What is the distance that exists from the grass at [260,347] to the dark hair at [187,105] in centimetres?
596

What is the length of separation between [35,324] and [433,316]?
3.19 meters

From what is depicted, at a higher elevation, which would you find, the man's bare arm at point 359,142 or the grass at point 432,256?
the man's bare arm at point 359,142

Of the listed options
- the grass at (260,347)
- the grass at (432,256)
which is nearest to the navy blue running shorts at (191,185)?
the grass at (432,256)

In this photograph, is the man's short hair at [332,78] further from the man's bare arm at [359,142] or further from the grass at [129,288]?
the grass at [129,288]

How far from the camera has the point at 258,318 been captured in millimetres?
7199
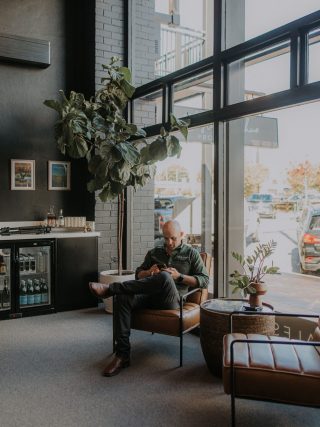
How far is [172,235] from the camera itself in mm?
3971

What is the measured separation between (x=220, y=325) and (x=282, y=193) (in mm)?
1256

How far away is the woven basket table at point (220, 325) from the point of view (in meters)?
3.16

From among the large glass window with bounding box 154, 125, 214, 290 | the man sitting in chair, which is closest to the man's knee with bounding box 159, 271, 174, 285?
the man sitting in chair

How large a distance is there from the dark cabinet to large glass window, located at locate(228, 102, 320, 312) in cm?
199

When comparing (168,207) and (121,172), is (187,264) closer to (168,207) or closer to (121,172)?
(121,172)

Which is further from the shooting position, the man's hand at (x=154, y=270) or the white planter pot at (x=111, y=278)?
the white planter pot at (x=111, y=278)

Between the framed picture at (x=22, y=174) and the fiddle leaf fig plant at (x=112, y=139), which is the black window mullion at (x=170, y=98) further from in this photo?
the framed picture at (x=22, y=174)

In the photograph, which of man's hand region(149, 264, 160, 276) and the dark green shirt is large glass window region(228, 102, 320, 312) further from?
man's hand region(149, 264, 160, 276)

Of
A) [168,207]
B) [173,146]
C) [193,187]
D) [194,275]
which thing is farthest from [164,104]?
[194,275]

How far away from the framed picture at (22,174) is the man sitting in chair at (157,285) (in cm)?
217

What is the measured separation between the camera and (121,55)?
18.7 feet

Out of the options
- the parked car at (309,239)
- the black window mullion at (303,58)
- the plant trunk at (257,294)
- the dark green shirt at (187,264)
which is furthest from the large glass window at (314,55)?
the dark green shirt at (187,264)

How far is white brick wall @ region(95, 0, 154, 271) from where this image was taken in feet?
18.3

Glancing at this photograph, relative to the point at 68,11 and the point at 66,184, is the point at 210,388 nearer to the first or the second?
the point at 66,184
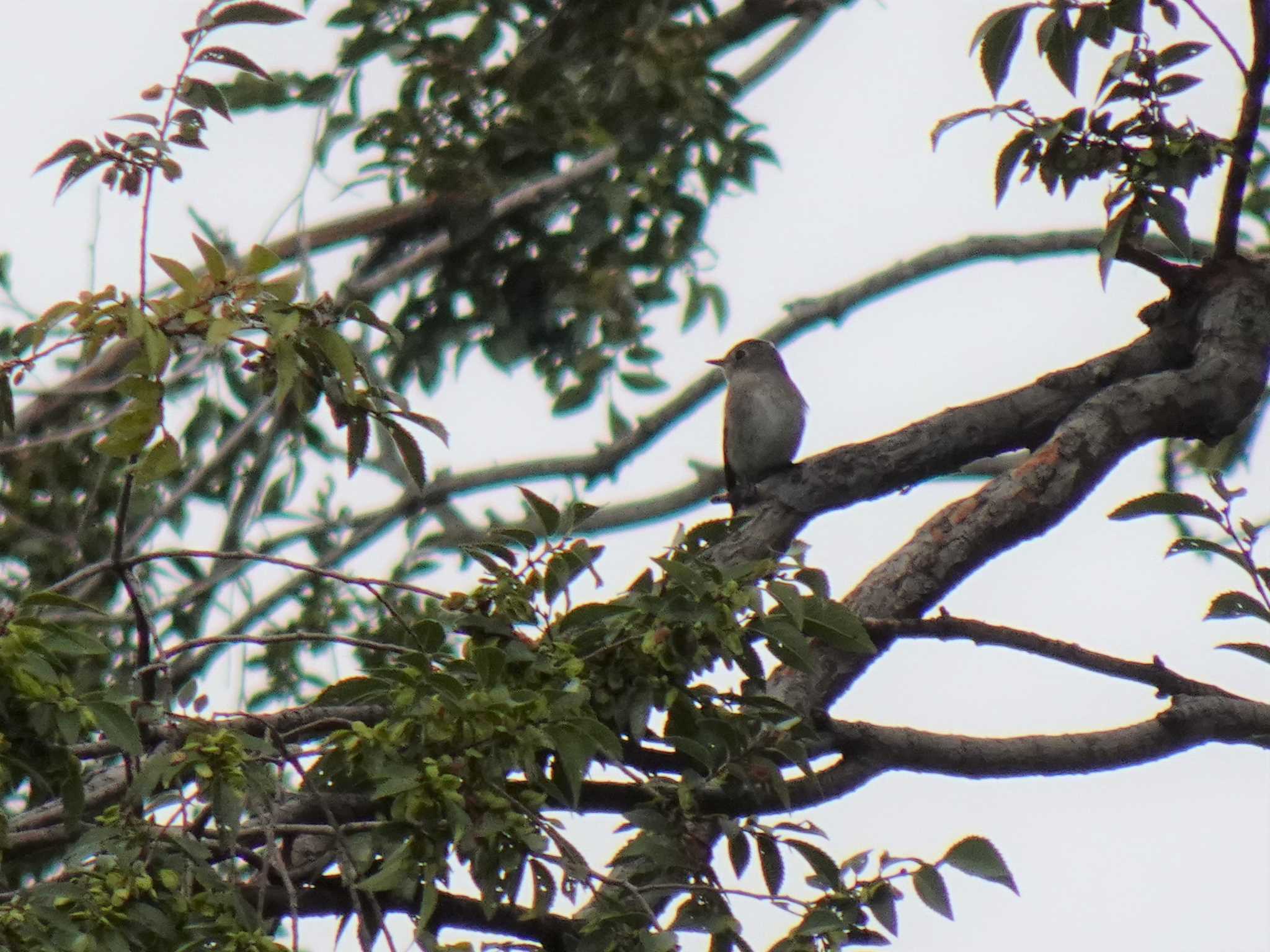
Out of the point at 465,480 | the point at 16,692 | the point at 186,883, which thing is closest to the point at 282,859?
the point at 186,883

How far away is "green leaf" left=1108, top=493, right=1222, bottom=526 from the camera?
8.80 feet

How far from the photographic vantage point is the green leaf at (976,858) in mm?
2295

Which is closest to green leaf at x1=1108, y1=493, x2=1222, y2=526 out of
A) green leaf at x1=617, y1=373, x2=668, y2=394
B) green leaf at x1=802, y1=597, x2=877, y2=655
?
green leaf at x1=802, y1=597, x2=877, y2=655

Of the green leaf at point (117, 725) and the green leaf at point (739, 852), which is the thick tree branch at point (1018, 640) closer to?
the green leaf at point (739, 852)

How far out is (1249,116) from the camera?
10.6 feet

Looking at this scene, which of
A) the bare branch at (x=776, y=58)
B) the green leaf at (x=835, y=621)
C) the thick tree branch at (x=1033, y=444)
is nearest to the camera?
the green leaf at (x=835, y=621)

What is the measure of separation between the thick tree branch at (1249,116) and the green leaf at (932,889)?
1.71 m

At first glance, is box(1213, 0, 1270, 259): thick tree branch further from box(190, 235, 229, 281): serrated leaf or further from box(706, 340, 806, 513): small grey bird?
box(706, 340, 806, 513): small grey bird

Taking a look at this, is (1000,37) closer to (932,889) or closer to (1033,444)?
(1033,444)

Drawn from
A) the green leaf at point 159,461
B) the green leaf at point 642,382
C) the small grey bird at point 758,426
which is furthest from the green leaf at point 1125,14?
the small grey bird at point 758,426

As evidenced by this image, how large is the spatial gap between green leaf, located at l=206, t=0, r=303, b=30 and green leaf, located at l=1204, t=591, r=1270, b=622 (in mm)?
1804

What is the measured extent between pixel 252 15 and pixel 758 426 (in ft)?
15.0

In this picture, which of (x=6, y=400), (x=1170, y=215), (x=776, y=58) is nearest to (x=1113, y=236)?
(x=1170, y=215)

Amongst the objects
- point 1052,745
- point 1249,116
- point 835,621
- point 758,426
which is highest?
point 758,426
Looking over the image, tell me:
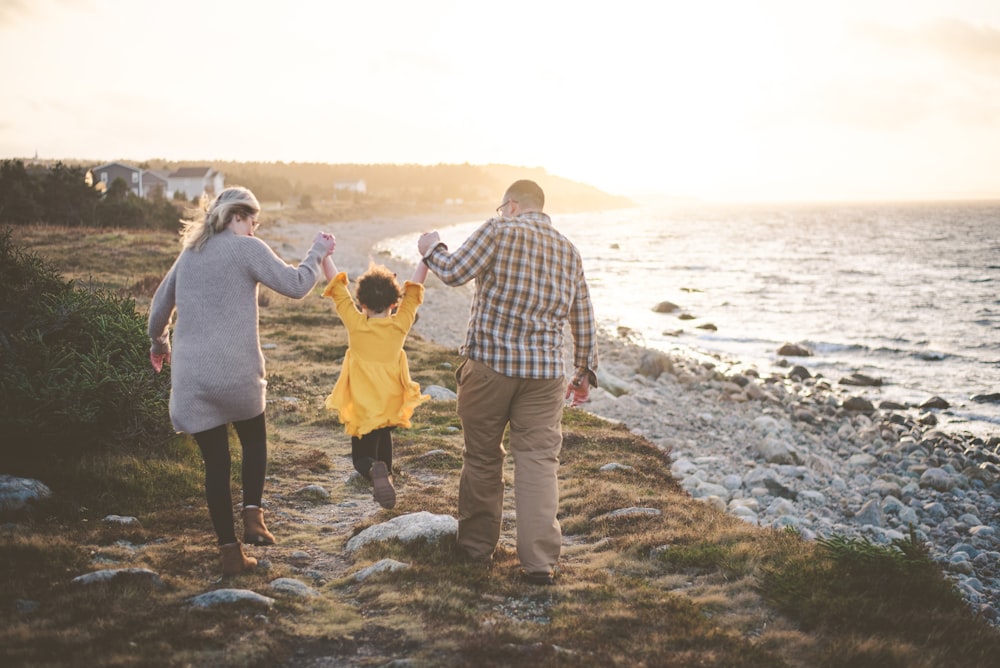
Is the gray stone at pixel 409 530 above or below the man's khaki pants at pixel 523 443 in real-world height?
below

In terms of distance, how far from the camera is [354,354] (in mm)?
5973

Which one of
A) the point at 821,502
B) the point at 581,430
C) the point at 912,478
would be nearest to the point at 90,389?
the point at 581,430

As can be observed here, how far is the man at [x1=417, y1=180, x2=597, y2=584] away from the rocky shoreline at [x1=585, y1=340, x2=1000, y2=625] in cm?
390

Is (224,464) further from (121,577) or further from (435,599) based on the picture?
(435,599)

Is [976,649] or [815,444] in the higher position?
[976,649]

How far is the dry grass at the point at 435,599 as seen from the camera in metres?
4.04

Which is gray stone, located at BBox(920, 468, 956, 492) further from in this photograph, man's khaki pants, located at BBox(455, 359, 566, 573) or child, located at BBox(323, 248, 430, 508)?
child, located at BBox(323, 248, 430, 508)

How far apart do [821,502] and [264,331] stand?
1272cm

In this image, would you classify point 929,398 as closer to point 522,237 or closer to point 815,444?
point 815,444

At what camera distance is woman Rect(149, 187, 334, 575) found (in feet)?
15.4

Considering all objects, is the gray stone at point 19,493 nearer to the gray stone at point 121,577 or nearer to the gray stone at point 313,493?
the gray stone at point 121,577

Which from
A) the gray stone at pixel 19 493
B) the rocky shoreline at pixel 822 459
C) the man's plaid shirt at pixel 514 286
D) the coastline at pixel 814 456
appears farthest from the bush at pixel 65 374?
the rocky shoreline at pixel 822 459

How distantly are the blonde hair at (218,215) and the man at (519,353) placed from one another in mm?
1244

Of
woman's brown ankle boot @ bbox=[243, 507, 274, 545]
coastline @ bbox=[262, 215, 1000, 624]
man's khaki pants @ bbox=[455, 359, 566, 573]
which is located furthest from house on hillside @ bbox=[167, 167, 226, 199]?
man's khaki pants @ bbox=[455, 359, 566, 573]
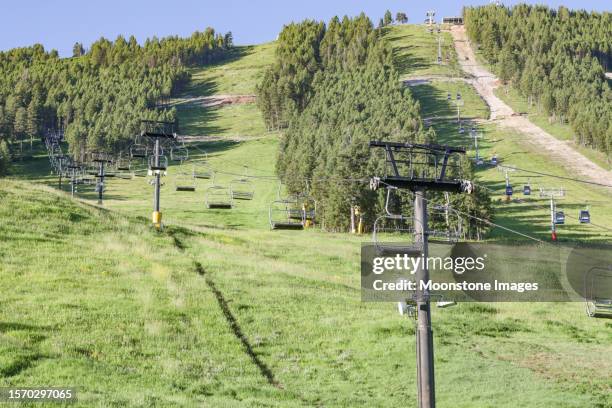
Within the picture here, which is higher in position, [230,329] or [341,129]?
[341,129]

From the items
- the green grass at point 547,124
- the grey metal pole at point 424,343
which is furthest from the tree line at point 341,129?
the green grass at point 547,124

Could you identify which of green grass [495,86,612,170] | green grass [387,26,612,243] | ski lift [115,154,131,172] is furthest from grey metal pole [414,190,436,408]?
green grass [495,86,612,170]

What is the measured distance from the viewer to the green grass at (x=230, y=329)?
27.4 meters

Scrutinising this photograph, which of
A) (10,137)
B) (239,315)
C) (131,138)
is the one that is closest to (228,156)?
(131,138)

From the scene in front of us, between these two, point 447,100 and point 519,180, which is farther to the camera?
point 447,100

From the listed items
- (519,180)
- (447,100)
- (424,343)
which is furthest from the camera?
(447,100)

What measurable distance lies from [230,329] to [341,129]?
290ft

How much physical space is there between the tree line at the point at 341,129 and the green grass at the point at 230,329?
25.6ft

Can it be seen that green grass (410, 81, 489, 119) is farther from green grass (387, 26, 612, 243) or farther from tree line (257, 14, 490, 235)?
tree line (257, 14, 490, 235)

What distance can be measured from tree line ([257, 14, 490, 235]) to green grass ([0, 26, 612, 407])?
7805mm

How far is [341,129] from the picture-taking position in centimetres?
12144

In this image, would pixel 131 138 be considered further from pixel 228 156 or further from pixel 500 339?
pixel 500 339

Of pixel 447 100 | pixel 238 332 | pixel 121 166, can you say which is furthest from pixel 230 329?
pixel 447 100

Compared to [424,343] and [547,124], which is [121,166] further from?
[424,343]
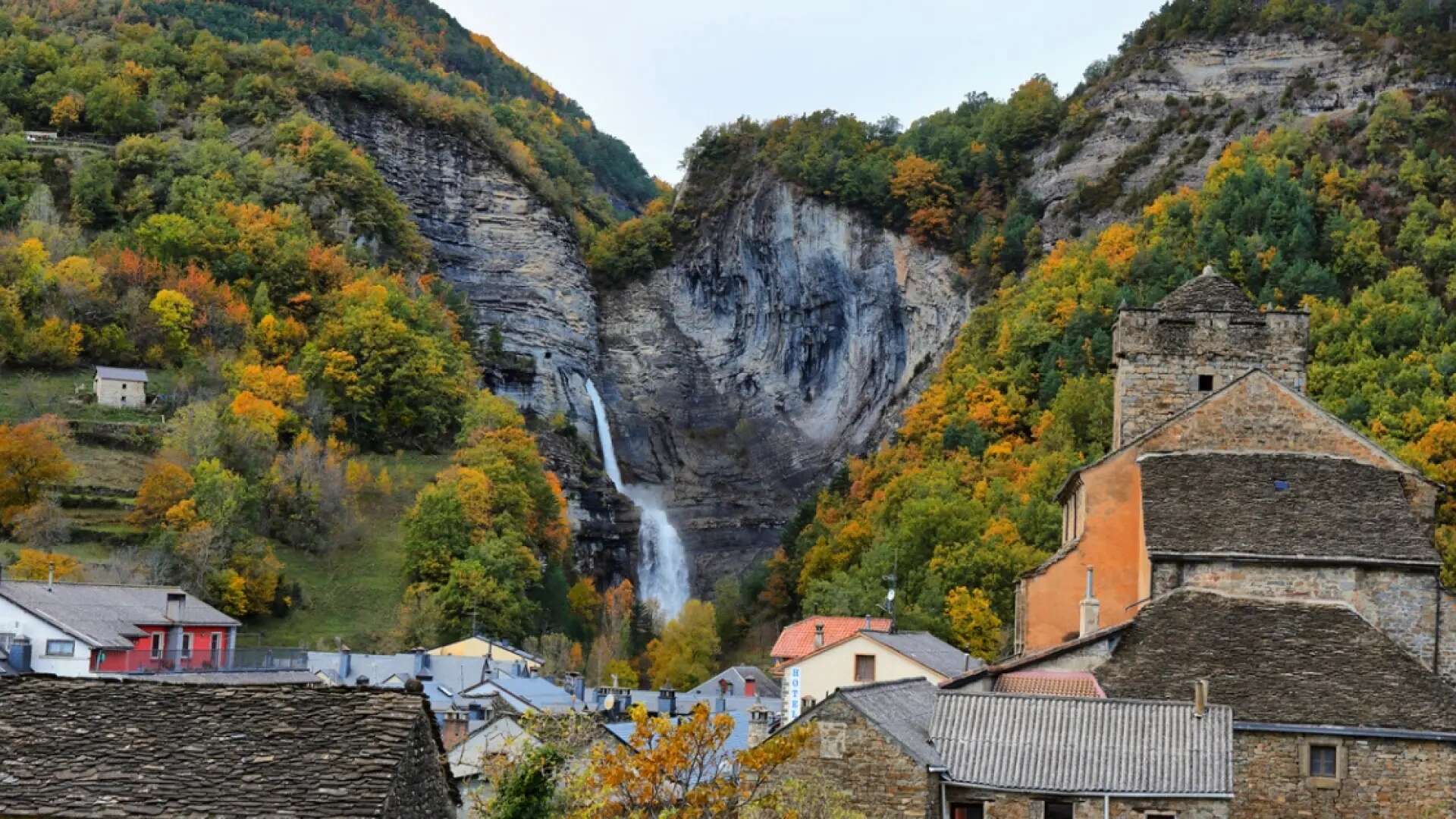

## What is needed:
How many lines in the data above contain the word "feet"? Reply with the number alone.

## Correct response:
5